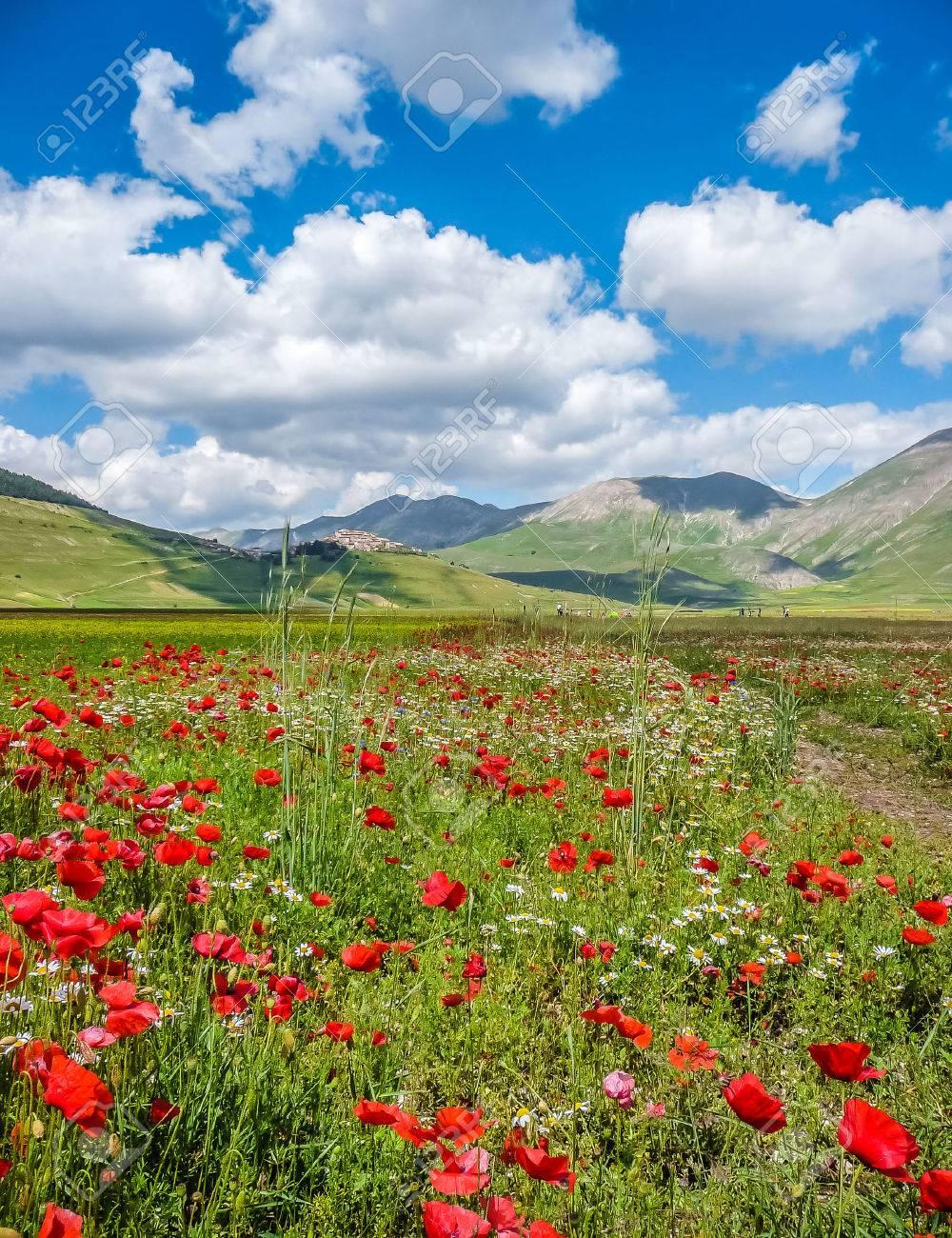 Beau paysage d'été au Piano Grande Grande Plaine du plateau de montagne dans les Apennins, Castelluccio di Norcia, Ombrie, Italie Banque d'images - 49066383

--

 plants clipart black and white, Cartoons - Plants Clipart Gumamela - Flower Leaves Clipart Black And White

* * *

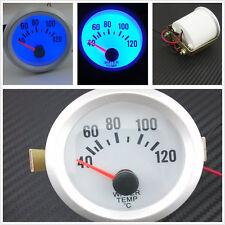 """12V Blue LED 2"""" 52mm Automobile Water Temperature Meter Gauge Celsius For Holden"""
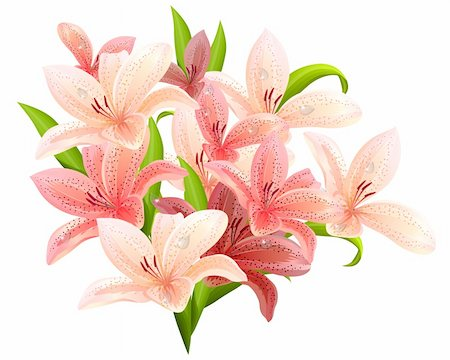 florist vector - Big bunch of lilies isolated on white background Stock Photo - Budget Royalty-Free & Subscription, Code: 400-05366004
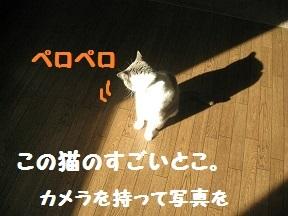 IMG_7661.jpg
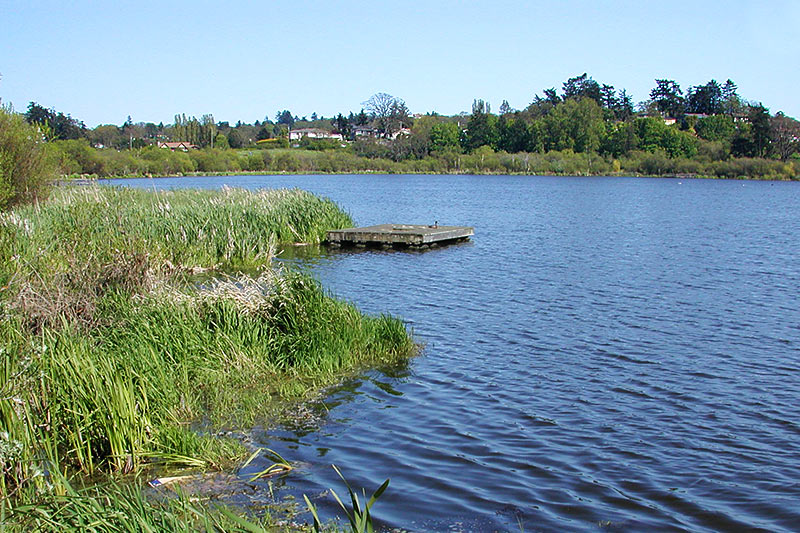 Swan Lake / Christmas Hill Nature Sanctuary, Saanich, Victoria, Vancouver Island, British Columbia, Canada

**Instructions for the task**
Go back to the listing above and write out the lines starting at the one with "52mm Automobile Water" and ending at the one with "Swan Lake /", inclusive, exactly and without pictures.

**Written solution**
 """12V Blue LED 2"""" 52mm Automobile Water Temperature Meter Gauge Celsius For Holden"""
 florist vector - Big bunch of lilies isolated on white background Stock Photo - Budget Royalty-Free & Subscription, Code: 400-05366004
 IMG_7661.jpg
 Swan Lake / Christmas Hill Nature Sanctuary, Saanich, Victoria, Vancouver Island, British Columbia, Canada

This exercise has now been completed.